Amylin is a 37-amino-acid peptide co-secreted with insulin that slows gastric emptying, suppresses glucagon, and signals satiety. Pramlintide (approved 2005) proved the concept but saw limited adoption due to inconvenient dosing. Cagrilintide, a once-weekly amylin analog, showed 10.8% weight loss in Phase II trials and is in Phase III for obesity, with the combination CagriSema producing 15-17% weight loss. Amylin receptor agonists also show neuroprotective effects in Alzheimer's models, making amylin one of the most versatile peptide targets in current drug development.

Frequently Asked Questions

What is amylin and what does it do?

Amylin (also called IAPP or islet amyloid polypeptide) is a 37-amino-acid peptide hormone produced by pancreatic beta cells and co-secreted with insulin after meals in a roughly 100:1 insulin-to-amylin ratio. It slows gastric emptying to prevent postprandial glucose spikes, suppresses glucagon secretion from alpha cells, and signals satiety to the brainstem to reduce food intake. In type 1 and advanced type 2 diabetes, amylin production is lost alongside insulin.

What is pramlintide and how does it work?

Pramlintide (brand name Symlin) is a synthetic amylin analog approved by the FDA in 2005 for type 1 and type 2 diabetes as an adjunct to insulin. It differs from human amylin by three proline substitutions that prevent amyloid aggregation while preserving biological activity. In clinical trials, it reduced HbA1c by 0.3-0.6% and body weight by 1-2 kg versus insulin alone. It requires injection before each meal, which has limited its adoption.

What is cagrilintide for weight loss?

Cagrilintide is a long-acting amylin analog from Novo Nordisk given once weekly by injection. In Phase II trials, it produced 10.8% body weight loss at 26 weeks in patients with obesity (D'Ascanio et al., 2024). It is being developed both as a standalone treatment and in combination with semaglutide (CagriSema), which showed 15-17% weight loss in Phase II. Phase III trials are ongoing.
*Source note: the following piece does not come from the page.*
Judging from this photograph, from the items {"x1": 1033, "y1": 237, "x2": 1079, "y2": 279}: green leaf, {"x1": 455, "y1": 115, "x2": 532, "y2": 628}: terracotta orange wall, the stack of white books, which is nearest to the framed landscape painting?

How is amylin different from GLP-1?

Both amylin and GLP-1 reduce appetite and blood glucose, but through different mechanisms and different brain pathways. Amylin acts primarily through the area postrema in the brainstem and slows gastric emptying directly, while GLP-1 acts primarily through hypothalamic circuits and vagal afferents. Their distinct pathways produce additive weight loss when combined, which is why CagriSema (cagrilintide plus semaglutide) outperforms either agent alone.

Does amylin cause Alzheimer's disease?

Native human amylin forms amyloid aggregates similar to the amyloid-beta plaques in Alzheimer's brains, and IAPP amyloid has been found in Alzheimer's patients' brains. Paradoxically, amylin receptor activation appears neuroprotective: pramlintide and other non-aggregating analogs reduced amyloid plaques and improved cognition in Alzheimer's mouse models (Corrigan et al., 2023). The toxic species appears to be misfolded amylin aggregates, not the receptor signaling itself.

Why is amylin important for type 1 diabetes?

In type 1 diabetes, beta cell destruction eliminates both insulin and amylin production. Standard insulin therapy replaces insulin but not amylin, leaving patients without amylin's gastric emptying, glucagon suppression, and satiety effects. Pramlintide is the only approved amylin replacement. A 2024 review described amylin as "another important neuroendocrine hormone" that type 1 diabetes treatment has largely ignored (Erzen et al., 2024).